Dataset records
╭──

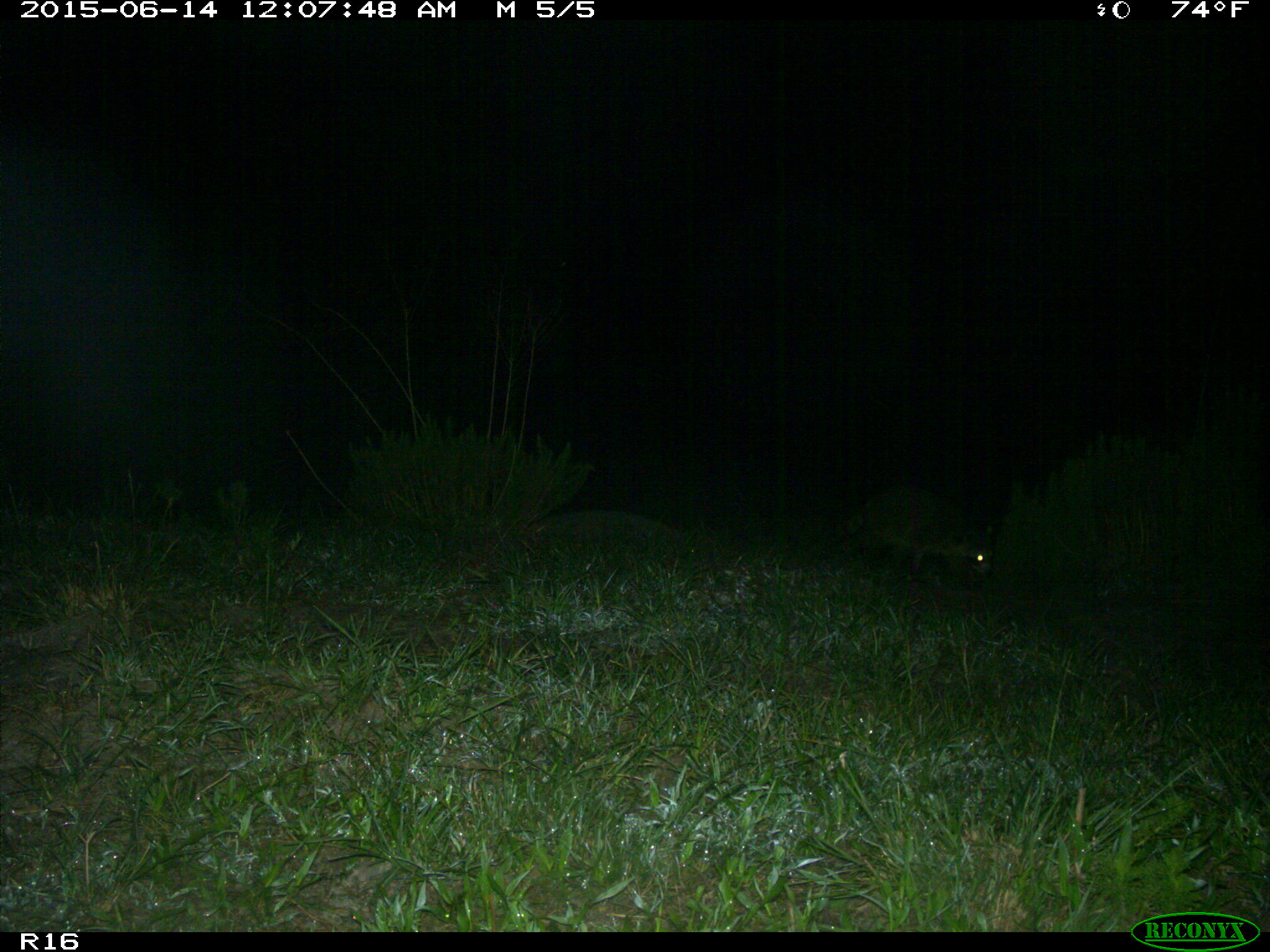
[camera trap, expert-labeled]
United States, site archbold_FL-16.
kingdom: Animalia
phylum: Chordata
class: Mammalia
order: Carnivora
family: Procyonidae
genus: Procyon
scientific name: Procyon lotor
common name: common raccoon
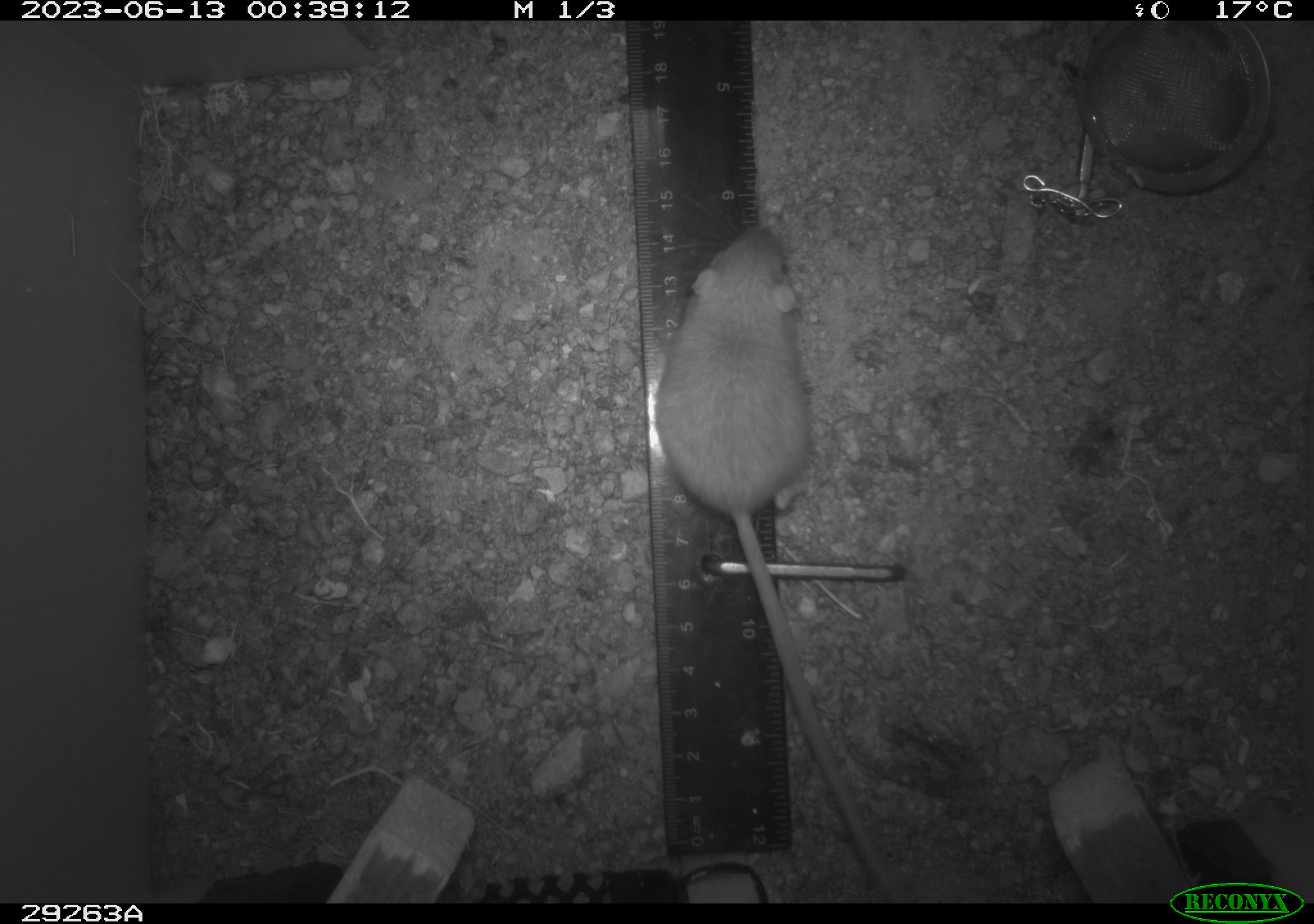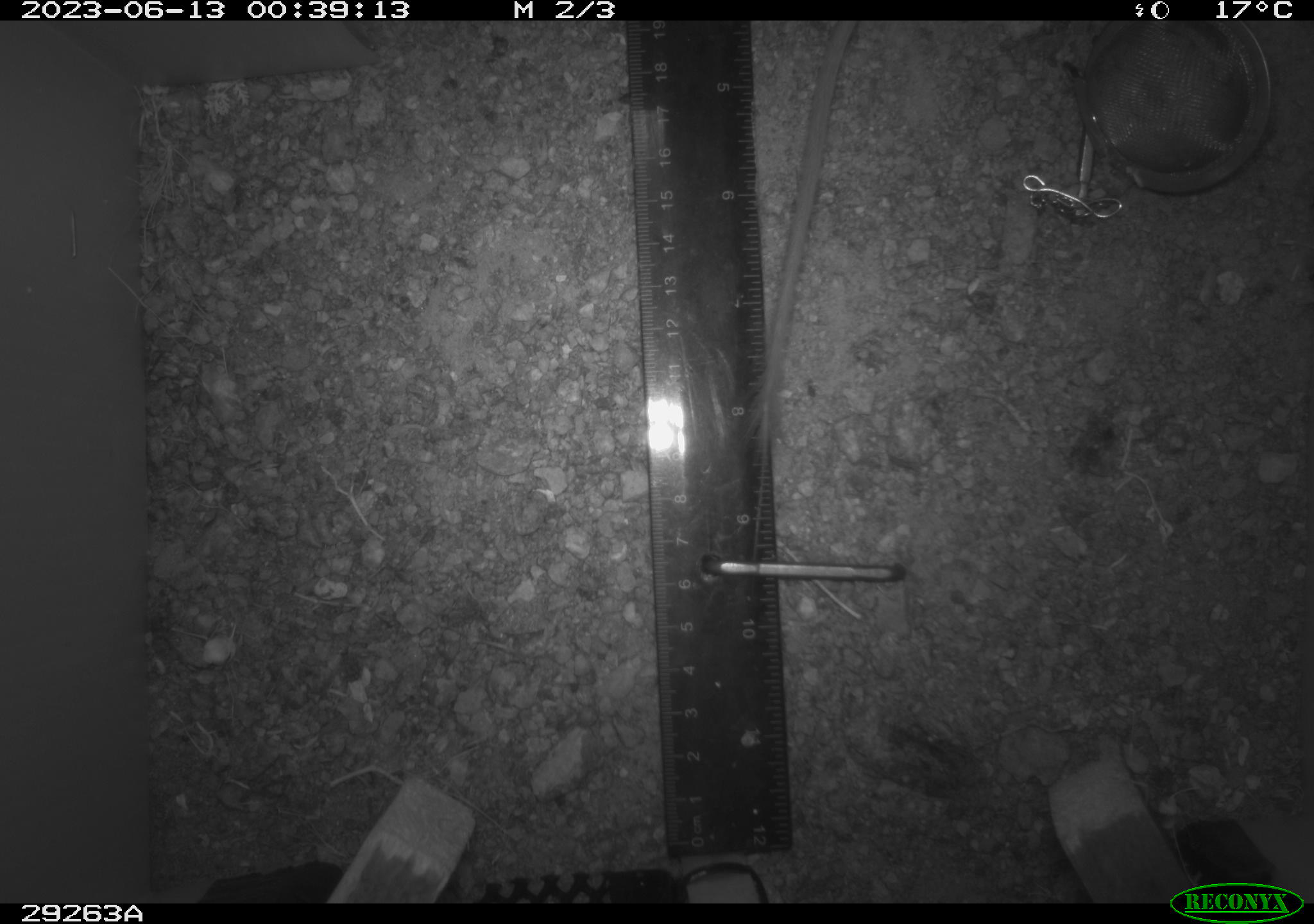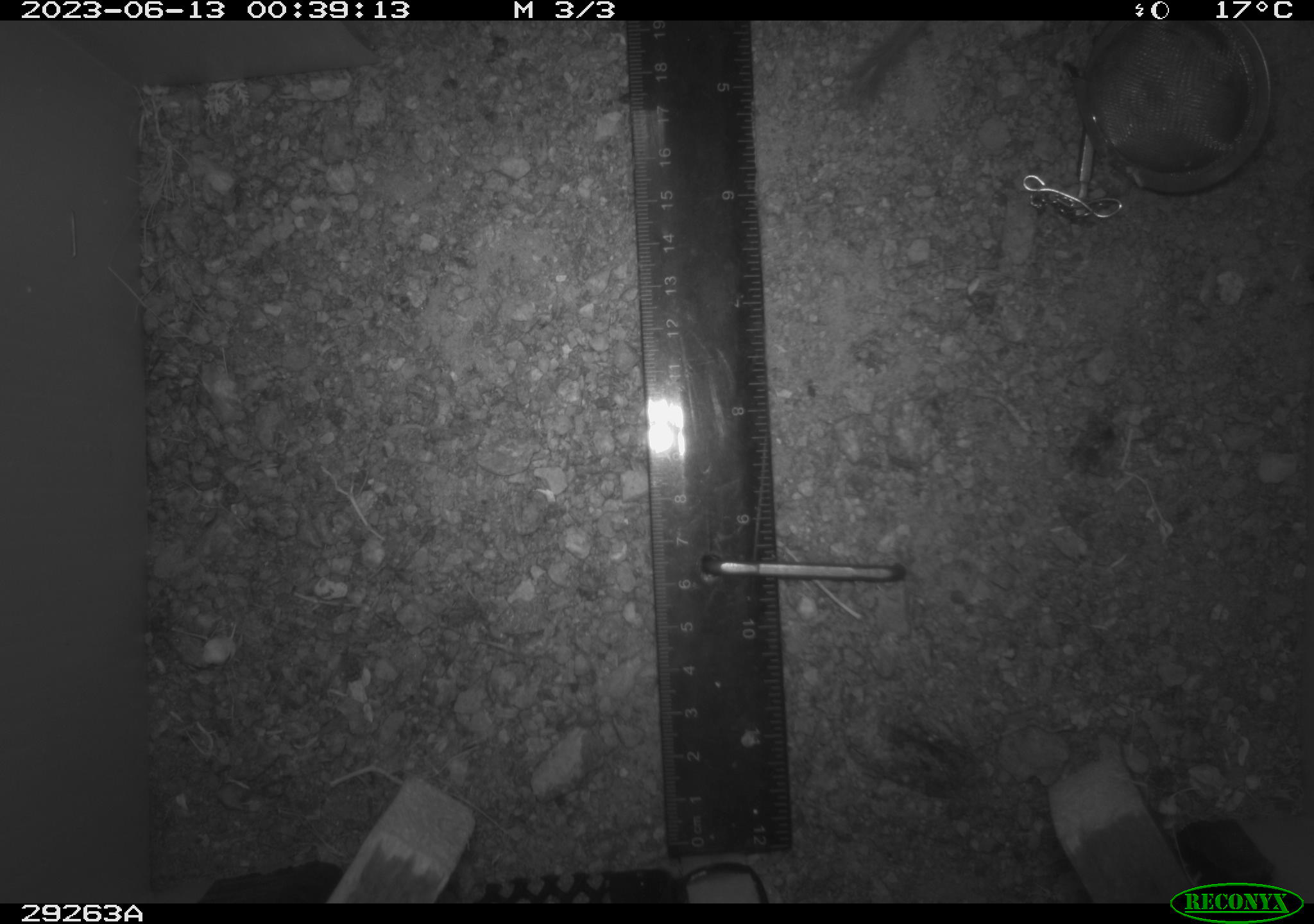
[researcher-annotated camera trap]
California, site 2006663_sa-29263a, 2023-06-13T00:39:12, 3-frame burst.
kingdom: Animalia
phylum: Chordata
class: Mammalia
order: Rodentia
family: Heteromyidae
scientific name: Heteromyidae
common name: kangaroo rats and pocket mice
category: heteromyidae family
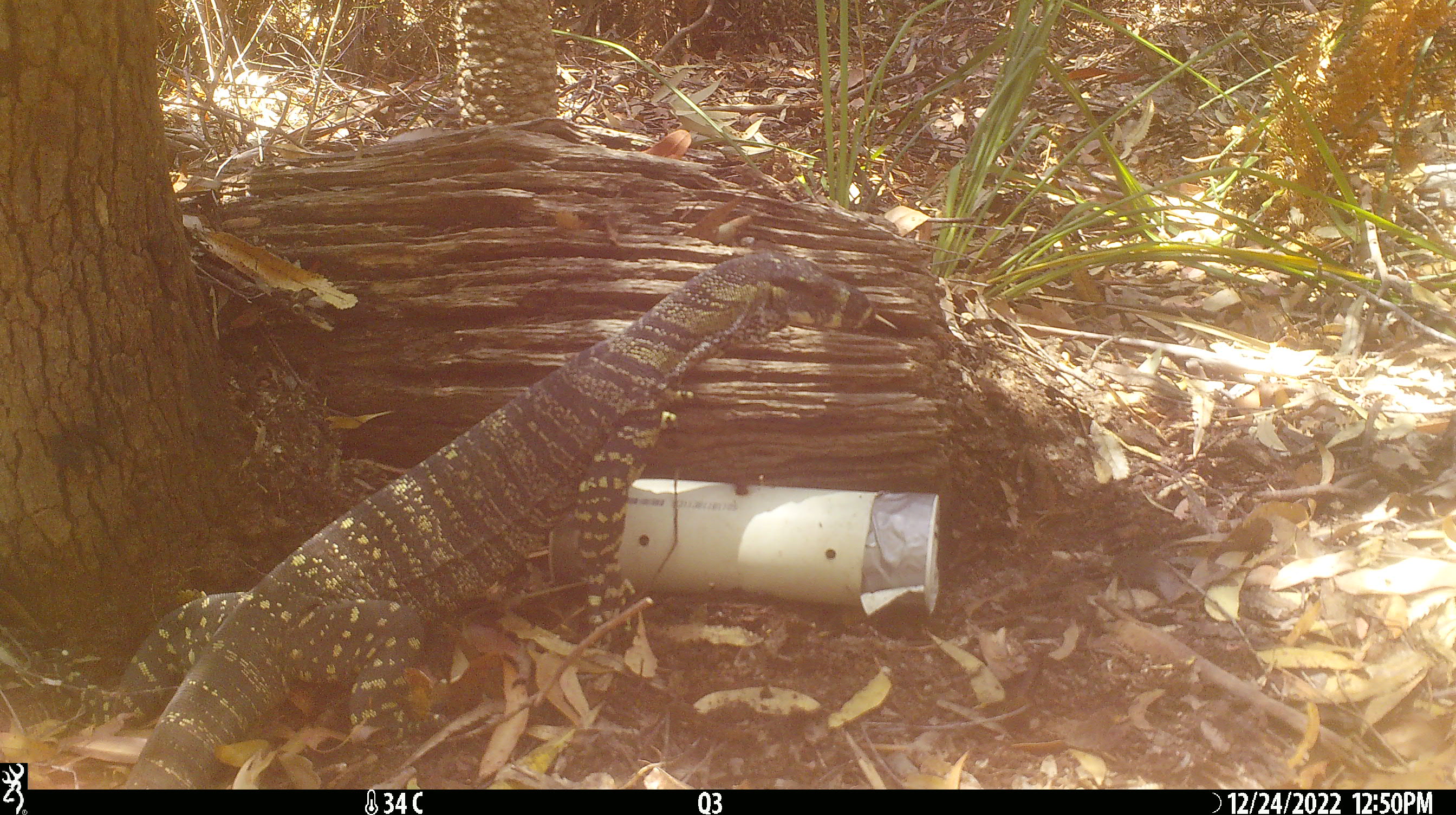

╰──

# TASK TO COMPLETE
Please transcribe word for word the lines from the one bearing "[researcher-annotated camera trap]" through the last line of the records above, omitting the pictures.

# OUTPUT FOR THIS EXERCISE
[researcher-annotated camera trap]
California, site 2006663_sa-29263a, 2023-06-13T00:39:12, 3-frame burst.
kingdom: Animalia
phylum: Chordata
class: Mammalia
order: Rodentia
family: Heteromyidae
scientific name: Heteromyidae
common name: kangaroo rats and pocket mice
category: heteromyidae family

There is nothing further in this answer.